This is part of a continuing series on the impact of the drought.
Southern California got a thorough soaking in late February and early March, with intense storms that caused localized urban and coastal flooding. Northern California also received some much needed rain and snow. As officials pointed out during and after this wet interlude, it helped, but it was not a drought buster.
So where did all that rain go and did we miss an opportunity to improve our water supplies?
In urban Southern California and the San Francisco Bay Area, most of this water was lost to the ocean. This loss comes from both the nature of the storms and our long-standing approaches to stormwater management.
First, like many of California’s winter storms, these storms were very intense. When heavy rains fall on urban landscapes, all those hard surfaces—roads, roofs, gutters—gather and shed water quickly rather than allowing it to soak in to recharge groundwater.
Second, the way we manage most of this runoff in coastal areas ensures that it goes to the ocean. During the post-WWII expansion of urban California, planners and engineers viewed storm runoff as a nuisance to be disposed of as quickly as possible. The iconic California urban stream—straightened, channelized, and lined with concrete—is designed to move water rapidly out of neighborhoods and route it to the ocean. This design has made places like the Los Angeles River better suited to filming car chases than to harnessing local water supplies. Moreover, this fast-moving stormwater is a major source of pollution of California’s bays, beaches, and watersheds. Regulations to limit this pollution have become increasingly strict, making this one of the costliest water management headaches for many California communities.
Fortunately, this antiquated style of stormwater management is now changing. Many of the state’s urbanized areas have begun to capture and store stormwater in groundwater basins for later reuse. Sustainable stormwater management can be accomplished in many ways: installing pavements that soak up rain instead of repelling it, designing landscapes and streetscapes to capture runoff, replacing hard urban landscapes with parks, and routing stormwater into settling basins. These projects achieve multiple benefits: in addition to increasing local water supplies and greening our neighborhoods, they help reduce water pollution.

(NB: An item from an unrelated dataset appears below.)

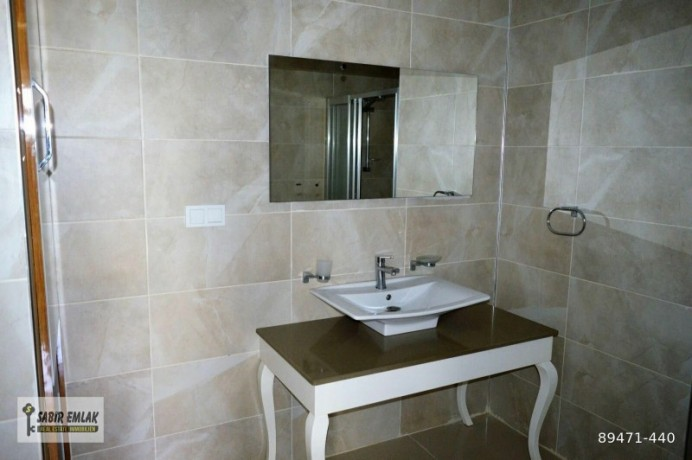 alanya-kestel-for-sale-11-rented-or-empty-apartment-big-9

All of these efforts are still a work in progress. Drought legislation signed by the governor will allocate some additional state funds to stormwater projects. This money is a welcome boost, because funding stormwater projects with local dollars is difficult to accomplish. As a forthcoming PPIC report on water system finance shows, stormwater is a “fiscal orphan” —an area where our current funding rules (including two-thirds majority voting requirements to pass local special taxes) limit the ability of local managers to raise the resources they need to make smart community investments. Reshaping our urban environments to make stormwater an asset, rather than a liability, will take time and money but it will pay off in future droughts.